Deep learning models are often described as being composed of layers. Each layer takes some input data, transforms it in some way, and outputs transformed data.
The most common type of layer is the fully connected layer, which takes a vector as input and outputs a new vector. But there are many other types of layers, including convolutional layers, pooling layers, and recurrent layers.

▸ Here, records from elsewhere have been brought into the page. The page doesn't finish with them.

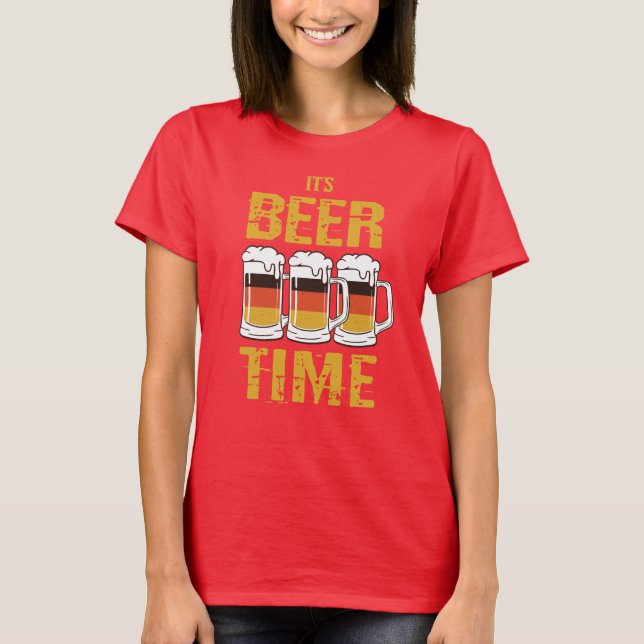 It's beer time T-Shirt (Front)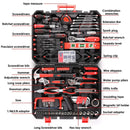 198 Piece Socket Wrench Auto Repair Tool Combination Package Mixed Tool Set Hand Tool Kit with Plastic Toolbox Storage Case - M & M Global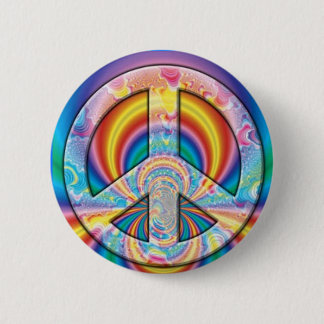 Badge Rond 5 Cm paix - customisée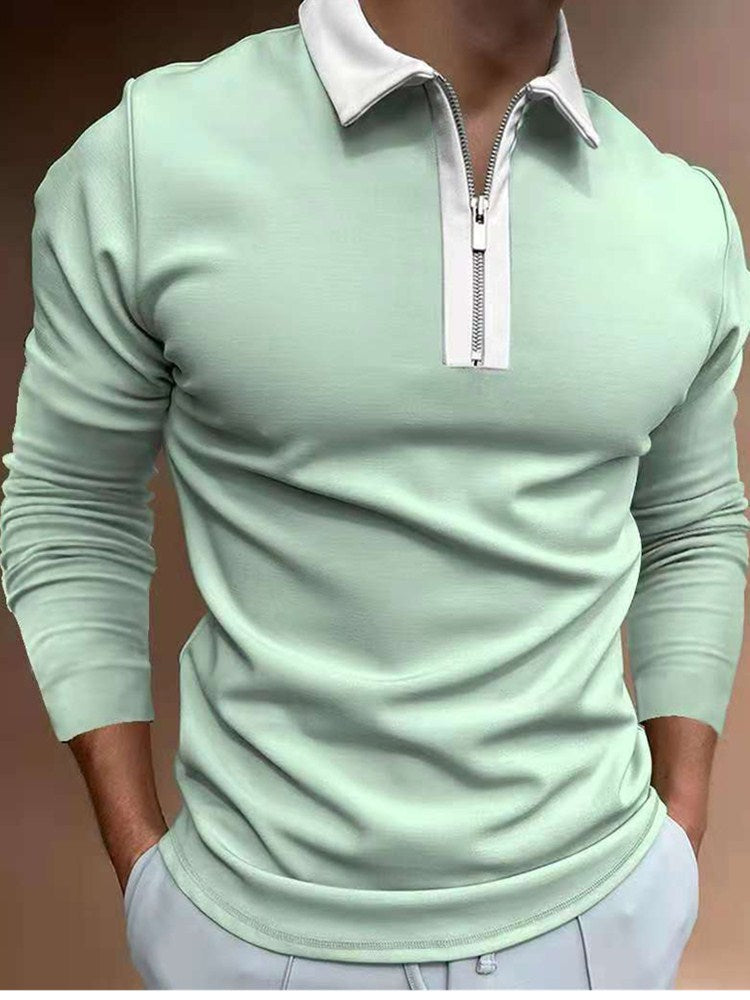Men's sweatshirt with modern stand-up collar and functional zipper Skorter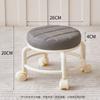 Taburete Pequeño Universal con Ruedas Taburete Bajo con Poleas para el Hogar Pequeño Taburete Redondo Taburete para Sofá Silla Pequeña Respaldo de Plástico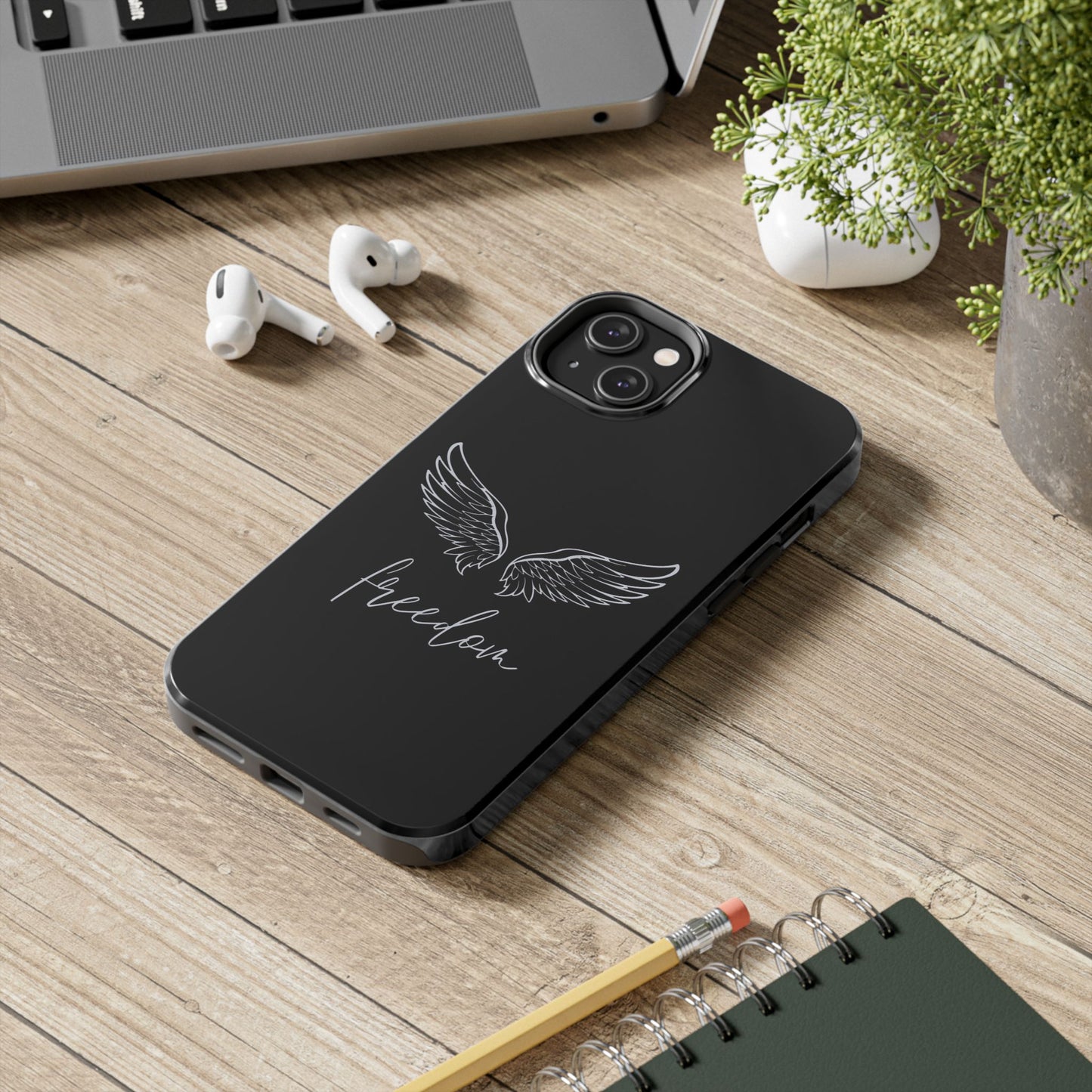 Angel Black Wings iPhone Case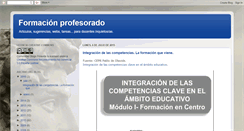 Desktop Screenshot of formacionprofesorado.blogspot.com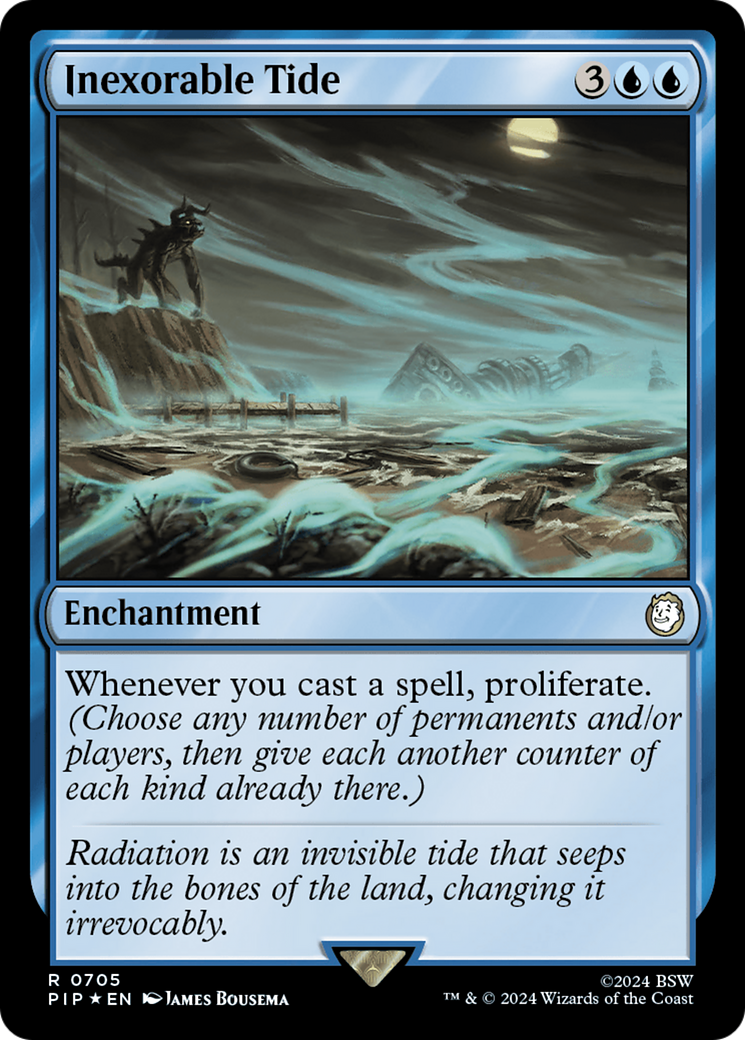 Inexorable Tide (Surge Foil) - [Fallout] Foil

Layers are usually parameterized by tensors. For example, a fully connected layer is typically parameterized by two tensors: a weight matrix and a bias vector. When we apply this layer to an input tensor, we multiply the input by the weight matrix and add the bias vector.
Tensors are also used to represent the weights of neural networks. A weight tensor is simply a tensor that is used as a parameter in a layer. When we train a neural network, we need to optimize the values of these weight tensors to minimize some loss functions.
To summarize, tensors are data structures that you can think of as multi-dimensional arrays. They’re used extensively in linear algebra, and they’re what make deep learning possible. If you understand how they work, you’ll be well on your way to understanding deep learning!